A l’avantage d’être loué de cette sorte, en bonne place, par un critique déjà écouté, se joignait pour Brizeux le grand plaisir d’être loué en même temps que son ami Barbier. Quelque retentissant qu’eût été le succès des Iambes, l’arbitre mettait sur le même rang l’auteur de la satire et le poète pastoral, ou peut-être, malgré de visibles efforts pour tenir la balance égale, son goût des effets modérés l’inclinait-il déjà, tout naturellement, vers ces Bucoliques bretonnes ? Mais, à n’en pas douter, c’était bien là le pur, le doux éclat, — sujet, hélas ! à s’éclipser ou même à s’obscurcir, — de ce que Vauvenargues a nommé, d’un nom si heureux, « les premiers regards de la gloire. »

SEGMENT DE DONNÉES
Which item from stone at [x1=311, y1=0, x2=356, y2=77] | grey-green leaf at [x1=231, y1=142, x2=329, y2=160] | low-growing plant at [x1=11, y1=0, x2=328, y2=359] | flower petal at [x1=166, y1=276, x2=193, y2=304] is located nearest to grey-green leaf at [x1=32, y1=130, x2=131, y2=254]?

CONSIGNES
A – Relevez, dans leur ordre d’apparition, tous les noms de personnes cités dans l’extrait sur Brizeux.
B – Prolongez l’extrait sur Brizeux en reprenant après sa dernière phrase.

RÉSULTATS
A – Brizeux, Barbier, Vauvenargues

B –
Distrait déjà de ses occupations par la légère ivresse du succès, le poète fut détourné de donner suite à son dessein d’article sur Vigny par un de ces projets qui font tout oublier, jusqu’aux engagemens de l’amitié, qu’on n’aurait jamais cru pouvoir tenir pour négligeables. Le 12 décembre 1831, et non pas, comme l’a dit l’abbé Lecigne, à la fin de septembre, — une lettre d’adieux de Barbier à Vigny écrite de Paris, le 11 décembre, un jour avant le départ, nous donne la date exacte, — l’auteur de Marie, muni de quelque argent qu’il devait moins aux largesses de ses éditeurs qu’à la générosité de sa vieille grand’mère, le cœur bondissant d’allégresse et le visage illuminé d’espoir, partait avec Barbier pour l’Italie.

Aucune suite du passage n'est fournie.